• DIRECTION:
Below are the records; reproduce all of them exactly but without any images.

[Spatial data with pictures]
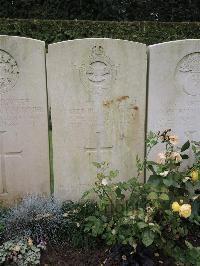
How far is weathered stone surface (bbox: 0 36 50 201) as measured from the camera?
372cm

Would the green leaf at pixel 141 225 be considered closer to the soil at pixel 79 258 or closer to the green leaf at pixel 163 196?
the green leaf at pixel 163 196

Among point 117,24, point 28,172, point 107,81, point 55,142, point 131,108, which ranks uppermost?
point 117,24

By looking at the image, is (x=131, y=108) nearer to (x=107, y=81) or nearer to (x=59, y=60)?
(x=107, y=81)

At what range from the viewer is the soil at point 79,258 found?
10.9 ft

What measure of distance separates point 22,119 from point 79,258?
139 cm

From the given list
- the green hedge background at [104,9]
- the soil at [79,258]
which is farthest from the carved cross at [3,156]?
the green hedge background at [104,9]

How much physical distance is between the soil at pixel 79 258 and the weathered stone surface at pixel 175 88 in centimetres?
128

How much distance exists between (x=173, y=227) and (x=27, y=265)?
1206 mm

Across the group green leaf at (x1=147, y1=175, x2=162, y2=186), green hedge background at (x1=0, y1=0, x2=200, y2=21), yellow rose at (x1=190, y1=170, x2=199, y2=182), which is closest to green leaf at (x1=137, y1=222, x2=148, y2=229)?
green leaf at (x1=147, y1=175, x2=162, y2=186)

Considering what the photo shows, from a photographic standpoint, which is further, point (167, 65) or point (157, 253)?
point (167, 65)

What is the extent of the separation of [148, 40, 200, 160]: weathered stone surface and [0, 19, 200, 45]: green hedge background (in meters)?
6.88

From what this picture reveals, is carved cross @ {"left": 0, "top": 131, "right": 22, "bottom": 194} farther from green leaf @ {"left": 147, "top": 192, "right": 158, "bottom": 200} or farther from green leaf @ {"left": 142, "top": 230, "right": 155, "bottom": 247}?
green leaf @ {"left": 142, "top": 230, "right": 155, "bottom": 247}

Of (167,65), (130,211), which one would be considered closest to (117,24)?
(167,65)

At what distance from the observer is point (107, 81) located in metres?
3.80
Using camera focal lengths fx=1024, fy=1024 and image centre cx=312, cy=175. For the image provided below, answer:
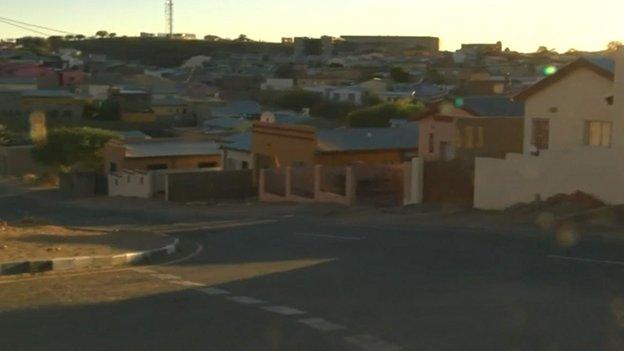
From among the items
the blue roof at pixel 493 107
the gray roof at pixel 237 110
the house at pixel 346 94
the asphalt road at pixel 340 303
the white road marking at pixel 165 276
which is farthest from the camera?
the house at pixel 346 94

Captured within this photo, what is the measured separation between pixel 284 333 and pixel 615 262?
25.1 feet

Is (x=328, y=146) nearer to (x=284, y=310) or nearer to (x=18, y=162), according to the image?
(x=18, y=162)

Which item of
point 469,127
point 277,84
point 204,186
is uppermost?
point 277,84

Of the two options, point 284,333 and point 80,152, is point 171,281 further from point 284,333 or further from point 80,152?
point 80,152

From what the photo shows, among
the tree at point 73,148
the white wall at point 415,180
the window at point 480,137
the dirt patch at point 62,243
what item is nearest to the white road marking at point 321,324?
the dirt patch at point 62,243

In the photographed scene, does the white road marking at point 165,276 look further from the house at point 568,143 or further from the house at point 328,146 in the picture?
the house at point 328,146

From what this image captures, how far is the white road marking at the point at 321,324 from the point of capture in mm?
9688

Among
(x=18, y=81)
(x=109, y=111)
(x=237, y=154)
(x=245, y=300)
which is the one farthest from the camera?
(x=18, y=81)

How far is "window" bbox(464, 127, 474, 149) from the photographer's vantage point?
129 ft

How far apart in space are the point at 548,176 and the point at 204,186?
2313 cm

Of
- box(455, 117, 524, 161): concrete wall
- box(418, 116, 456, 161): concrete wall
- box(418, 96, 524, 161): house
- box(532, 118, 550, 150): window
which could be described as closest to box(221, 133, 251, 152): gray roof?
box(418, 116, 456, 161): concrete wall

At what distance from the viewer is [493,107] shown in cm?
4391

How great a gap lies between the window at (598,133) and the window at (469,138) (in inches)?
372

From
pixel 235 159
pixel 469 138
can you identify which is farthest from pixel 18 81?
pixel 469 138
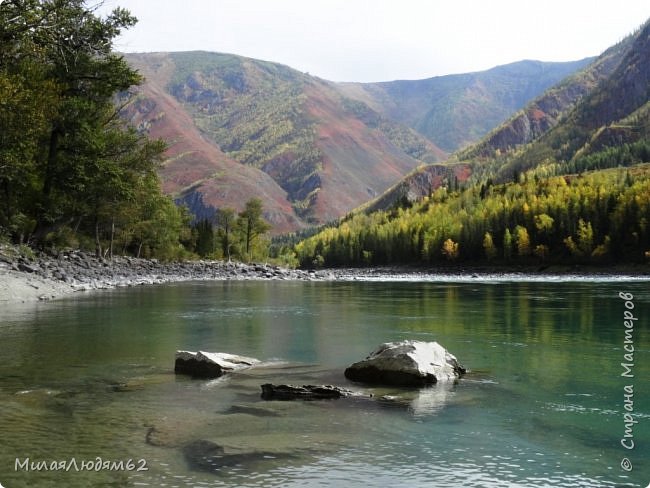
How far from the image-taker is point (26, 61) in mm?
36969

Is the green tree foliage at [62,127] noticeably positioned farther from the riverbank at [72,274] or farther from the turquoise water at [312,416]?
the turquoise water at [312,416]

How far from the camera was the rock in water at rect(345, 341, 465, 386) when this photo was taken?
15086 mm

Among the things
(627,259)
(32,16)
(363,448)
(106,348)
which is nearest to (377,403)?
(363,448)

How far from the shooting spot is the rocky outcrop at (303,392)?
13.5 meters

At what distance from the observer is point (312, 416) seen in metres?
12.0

• EXERCISE RESPONSE:
How far is weathered stone surface (bbox: 0 36 50 201) as measured from the camera?
372cm

Would the green leaf at pixel 141 225 be considered closer to the soil at pixel 79 258 or closer to the green leaf at pixel 163 196?
the green leaf at pixel 163 196

Among point 117,24, point 28,172, point 107,81, point 55,142, point 131,108, which ranks uppermost?
point 117,24

By looking at the image, is (x=131, y=108) nearer to (x=107, y=81) or nearer to (x=59, y=60)?
(x=107, y=81)

At what range from the viewer is the soil at point 79,258 found?
10.9 ft

What measure of distance separates point 22,119 from point 79,258?
139 cm

From the given list
- the green hedge background at [104,9]
- the soil at [79,258]
which is farthest from the carved cross at [3,156]?
the green hedge background at [104,9]

How much physical distance is between the soil at pixel 79 258 and the weathered stone surface at pixel 175 88 in centimetres?
128

How much distance exists between (x=173, y=227) and (x=27, y=265)?
1206 mm

Across the group green leaf at (x1=147, y1=175, x2=162, y2=186), green hedge background at (x1=0, y1=0, x2=200, y2=21), yellow rose at (x1=190, y1=170, x2=199, y2=182), which is closest to green leaf at (x1=137, y1=222, x2=148, y2=229)?
green leaf at (x1=147, y1=175, x2=162, y2=186)

Considering what the photo shows, from a photographic standpoint, which is further, point (167, 65) or point (157, 253)?
point (167, 65)

What is the extent of the separation of [148, 40, 200, 160]: weathered stone surface and [0, 19, 200, 45]: green hedge background (in meters)?
6.88

From what this picture reveals, is carved cross @ {"left": 0, "top": 131, "right": 22, "bottom": 194} farther from green leaf @ {"left": 147, "top": 192, "right": 158, "bottom": 200} or farther from green leaf @ {"left": 142, "top": 230, "right": 155, "bottom": 247}?
green leaf @ {"left": 142, "top": 230, "right": 155, "bottom": 247}

Of (167,65), (130,211), which one would be considered closest to (117,24)?
(167,65)

At what distance from the observer is point (107, 81) located in metres?
3.80
Using camera focal lengths fx=1024, fy=1024 and image centre cx=312, cy=175. For the image provided below, answer:
From among the items
the blue roof at pixel 493 107
the gray roof at pixel 237 110
the house at pixel 346 94
the asphalt road at pixel 340 303
the white road marking at pixel 165 276
which is farthest from the camera?
the house at pixel 346 94

Captured within this photo, what is the measured separation between pixel 284 333 and pixel 615 262?
25.1 feet

Is (x=328, y=146) nearer to (x=284, y=310) or nearer to (x=18, y=162), according to the image?
(x=18, y=162)

Which item of
point 469,127
point 277,84
point 204,186
is uppermost?
point 277,84

Of the two options, point 284,333 and point 80,152, is point 171,281 further from point 284,333 or further from point 80,152?
point 80,152

From what the photo shows, among
the tree at point 73,148
the white wall at point 415,180
the window at point 480,137
the dirt patch at point 62,243
what item is nearest to the white road marking at point 321,324?
the dirt patch at point 62,243

In the photographed scene, does the white road marking at point 165,276 look further from the house at point 568,143 or further from the house at point 328,146 in the picture?
the house at point 328,146

From what this image captures, how far is the white road marking at the point at 321,324 from the point of capture in mm?
9688

Among
(x=18, y=81)
(x=109, y=111)
(x=237, y=154)
(x=245, y=300)
which is the one farthest from the camera?
(x=18, y=81)

How far is "window" bbox(464, 127, 474, 149) from the photographer's vantage point?
129 ft

How far apart in space are the point at 548,176 and the point at 204,186?
2313 cm

Of
- box(455, 117, 524, 161): concrete wall
- box(418, 116, 456, 161): concrete wall
- box(418, 96, 524, 161): house
- box(532, 118, 550, 150): window
which could be described as closest to box(221, 133, 251, 152): gray roof?
box(418, 116, 456, 161): concrete wall

At what distance from the viewer is [493,107] shown in cm?
4391

How great a gap lies between the window at (598,133) and the window at (469,138) (in inches)?
372

From
pixel 235 159
pixel 469 138
can you identify which is farthest from pixel 18 81?
pixel 469 138
How far from the image-taker is point (26, 61) in mm?
36969

Is the green tree foliage at [62,127] noticeably positioned farther from the riverbank at [72,274] or farther from the turquoise water at [312,416]?
the turquoise water at [312,416]

How far from the camera was the rock in water at rect(345, 341, 465, 386) when this photo was taken?
15086 mm

Among the things
(627,259)
(32,16)
(363,448)
(106,348)
which is nearest to (377,403)?
(363,448)

How far from the shooting spot is the rocky outcrop at (303,392)?
13.5 meters

At what distance from the observer is point (312, 416) seen in metres?
12.0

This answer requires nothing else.